LaTeX is a high-quality typesetting system is a standard syntax for describing mathematical symbols and equations. It is commonly used in combination with different formats. However, Markdown cannot support it natively. There have been several workarounds implemented for this problem. The one which worked for me the best and the easiest was TeXify. It is basically a GitHub application (description here) that you can directly download to your account without efforts. Once installed, the application status can be checked at SettingsApplications.
To create TeXify based file, create " and start using it as it is a simple Markdown. To follow specific symbols and syntax, this MathJax-Guide is helpful. Here is some result example from TeXify:


Of course, there are many more tools to be acquired and in more depth than this writing. But, at least you have an idea, and you can utilize these three as a starting point to roll your first post. I hope anyone reading can find the information useful for further explorations. Meanwhile, I will also update on here if I figure out something interesting later.
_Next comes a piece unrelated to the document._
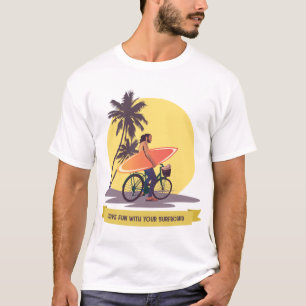 Viel Spaß mit Ihrem Surfbrett T-Shirt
[1] During the Soviet Union period, specifically between the 1920s and 1930s, this term was used to describe campaigns on behalf of which many schools and courses were established. Started with Lenin's initiative, their primary goal was to increase the literacy of the population in general.

[2] Hackers usually exploit for anything dynamic. For example, WordPress, in its nature, is creating content from existing files, database and returning to the user with each request (cache can prevent it, but it costs adding another step. With plugins complexity level is increased even more). As for static site generator, a hacker attack is still possible, but chances are lower. For a detailed read, refer to Why use a static generator?